[Start TASK MATERIAL]

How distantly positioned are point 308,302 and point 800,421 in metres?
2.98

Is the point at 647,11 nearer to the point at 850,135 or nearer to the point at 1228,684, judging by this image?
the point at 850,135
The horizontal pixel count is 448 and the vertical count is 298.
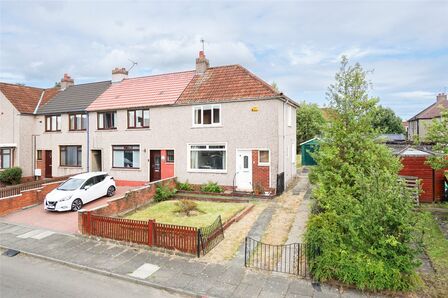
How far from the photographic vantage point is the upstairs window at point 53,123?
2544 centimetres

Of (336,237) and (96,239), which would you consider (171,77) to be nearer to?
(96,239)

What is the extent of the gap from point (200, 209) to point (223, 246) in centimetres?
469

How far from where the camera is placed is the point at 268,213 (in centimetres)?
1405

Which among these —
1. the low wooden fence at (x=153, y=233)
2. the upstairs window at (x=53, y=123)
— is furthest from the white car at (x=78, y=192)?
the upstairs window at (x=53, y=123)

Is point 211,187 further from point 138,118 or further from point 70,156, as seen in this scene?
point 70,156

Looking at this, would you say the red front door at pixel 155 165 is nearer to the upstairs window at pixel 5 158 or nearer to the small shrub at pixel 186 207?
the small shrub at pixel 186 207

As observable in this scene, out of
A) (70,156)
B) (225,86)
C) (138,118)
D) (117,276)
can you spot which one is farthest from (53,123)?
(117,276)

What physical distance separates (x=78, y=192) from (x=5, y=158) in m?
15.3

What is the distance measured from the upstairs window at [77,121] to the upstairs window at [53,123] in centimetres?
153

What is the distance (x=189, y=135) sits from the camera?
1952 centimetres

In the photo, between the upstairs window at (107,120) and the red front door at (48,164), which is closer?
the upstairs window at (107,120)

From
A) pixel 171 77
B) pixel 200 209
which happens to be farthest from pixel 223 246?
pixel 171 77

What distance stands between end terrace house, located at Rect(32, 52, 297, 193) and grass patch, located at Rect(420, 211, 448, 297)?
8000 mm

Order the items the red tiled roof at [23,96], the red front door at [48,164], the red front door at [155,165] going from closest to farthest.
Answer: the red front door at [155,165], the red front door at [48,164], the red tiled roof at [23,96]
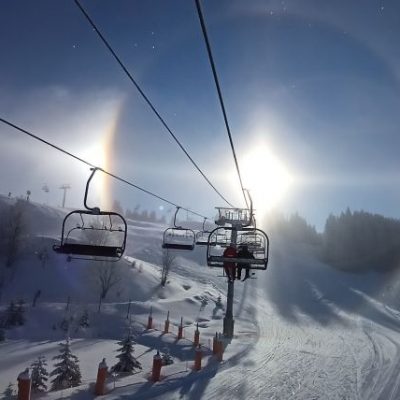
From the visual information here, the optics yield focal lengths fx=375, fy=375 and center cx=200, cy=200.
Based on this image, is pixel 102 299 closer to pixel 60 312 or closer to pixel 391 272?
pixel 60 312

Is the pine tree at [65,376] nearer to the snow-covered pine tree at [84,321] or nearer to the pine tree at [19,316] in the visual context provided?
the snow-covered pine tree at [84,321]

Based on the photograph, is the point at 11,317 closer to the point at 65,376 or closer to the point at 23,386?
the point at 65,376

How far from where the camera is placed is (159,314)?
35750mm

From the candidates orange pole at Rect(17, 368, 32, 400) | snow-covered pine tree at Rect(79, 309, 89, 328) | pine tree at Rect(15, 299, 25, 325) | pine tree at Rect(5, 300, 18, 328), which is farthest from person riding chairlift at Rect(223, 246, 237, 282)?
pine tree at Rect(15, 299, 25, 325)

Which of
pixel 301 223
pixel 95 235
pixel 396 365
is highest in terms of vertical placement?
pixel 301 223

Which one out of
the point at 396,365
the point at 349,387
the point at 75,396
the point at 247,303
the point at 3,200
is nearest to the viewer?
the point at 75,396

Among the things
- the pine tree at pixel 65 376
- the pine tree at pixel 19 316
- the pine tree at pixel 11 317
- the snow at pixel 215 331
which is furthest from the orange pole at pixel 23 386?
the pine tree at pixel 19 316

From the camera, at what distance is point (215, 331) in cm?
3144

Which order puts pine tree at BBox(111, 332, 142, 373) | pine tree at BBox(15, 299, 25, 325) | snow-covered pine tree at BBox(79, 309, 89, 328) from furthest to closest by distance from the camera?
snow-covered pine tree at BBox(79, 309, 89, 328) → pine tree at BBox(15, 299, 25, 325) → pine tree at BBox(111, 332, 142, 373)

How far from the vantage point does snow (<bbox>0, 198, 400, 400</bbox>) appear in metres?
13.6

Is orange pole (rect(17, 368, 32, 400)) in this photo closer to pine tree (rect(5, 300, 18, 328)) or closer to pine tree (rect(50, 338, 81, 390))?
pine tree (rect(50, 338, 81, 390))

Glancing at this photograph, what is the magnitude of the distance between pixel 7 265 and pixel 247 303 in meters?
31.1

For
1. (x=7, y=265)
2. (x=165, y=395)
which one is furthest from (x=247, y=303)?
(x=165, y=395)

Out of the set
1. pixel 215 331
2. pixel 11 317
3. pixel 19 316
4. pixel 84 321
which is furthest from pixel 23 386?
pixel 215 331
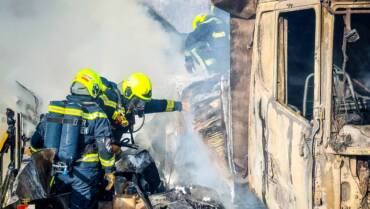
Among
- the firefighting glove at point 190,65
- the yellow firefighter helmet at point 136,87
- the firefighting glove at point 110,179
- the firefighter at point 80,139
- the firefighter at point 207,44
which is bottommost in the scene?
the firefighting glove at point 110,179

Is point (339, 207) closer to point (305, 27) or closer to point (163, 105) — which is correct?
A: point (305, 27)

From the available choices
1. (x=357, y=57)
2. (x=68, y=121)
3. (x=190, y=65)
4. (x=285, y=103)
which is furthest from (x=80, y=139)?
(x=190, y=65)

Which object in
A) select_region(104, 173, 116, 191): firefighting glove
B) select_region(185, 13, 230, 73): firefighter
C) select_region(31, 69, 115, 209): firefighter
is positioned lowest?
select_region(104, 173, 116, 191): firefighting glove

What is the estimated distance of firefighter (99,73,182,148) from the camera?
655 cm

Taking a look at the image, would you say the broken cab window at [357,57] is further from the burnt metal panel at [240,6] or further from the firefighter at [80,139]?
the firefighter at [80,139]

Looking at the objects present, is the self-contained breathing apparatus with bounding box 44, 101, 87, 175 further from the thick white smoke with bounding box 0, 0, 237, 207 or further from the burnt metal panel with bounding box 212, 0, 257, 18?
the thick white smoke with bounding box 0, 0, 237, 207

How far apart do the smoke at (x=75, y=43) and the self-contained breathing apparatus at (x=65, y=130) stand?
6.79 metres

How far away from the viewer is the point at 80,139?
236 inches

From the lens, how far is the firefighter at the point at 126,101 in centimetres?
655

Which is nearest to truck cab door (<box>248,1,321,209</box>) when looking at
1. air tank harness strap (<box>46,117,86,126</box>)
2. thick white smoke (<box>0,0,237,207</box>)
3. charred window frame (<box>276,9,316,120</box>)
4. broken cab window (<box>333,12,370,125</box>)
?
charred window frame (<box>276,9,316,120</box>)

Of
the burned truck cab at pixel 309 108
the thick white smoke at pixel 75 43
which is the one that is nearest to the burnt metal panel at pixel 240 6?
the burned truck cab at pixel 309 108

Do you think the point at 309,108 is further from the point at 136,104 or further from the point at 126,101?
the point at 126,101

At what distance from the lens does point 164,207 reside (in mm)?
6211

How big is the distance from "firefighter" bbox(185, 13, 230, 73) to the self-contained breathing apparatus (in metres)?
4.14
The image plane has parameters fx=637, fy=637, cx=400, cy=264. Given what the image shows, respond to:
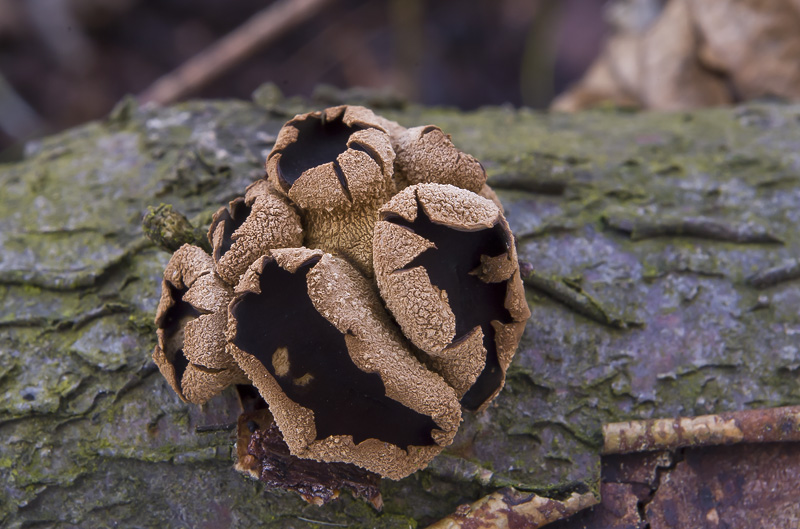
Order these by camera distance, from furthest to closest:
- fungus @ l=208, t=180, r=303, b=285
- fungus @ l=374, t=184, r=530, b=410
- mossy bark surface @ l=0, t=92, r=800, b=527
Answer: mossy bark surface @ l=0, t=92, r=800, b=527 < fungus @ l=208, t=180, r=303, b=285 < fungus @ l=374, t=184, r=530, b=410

[End TASK MATERIAL]

WHAT IS EXPECTED
Reproduce the lines of the listing above, starting with the line that contains "The image plane" and continuing through the end of the listing. Leave out the picture.

ANSWER TO THE EXERCISE
The image plane has parameters fx=637, fy=637, cx=400, cy=264. Given what the image shows, respond to:
Order these by camera distance, from furthest to closest:
- fungus @ l=208, t=180, r=303, b=285
- fungus @ l=374, t=184, r=530, b=410
- mossy bark surface @ l=0, t=92, r=800, b=527
Answer: mossy bark surface @ l=0, t=92, r=800, b=527 < fungus @ l=208, t=180, r=303, b=285 < fungus @ l=374, t=184, r=530, b=410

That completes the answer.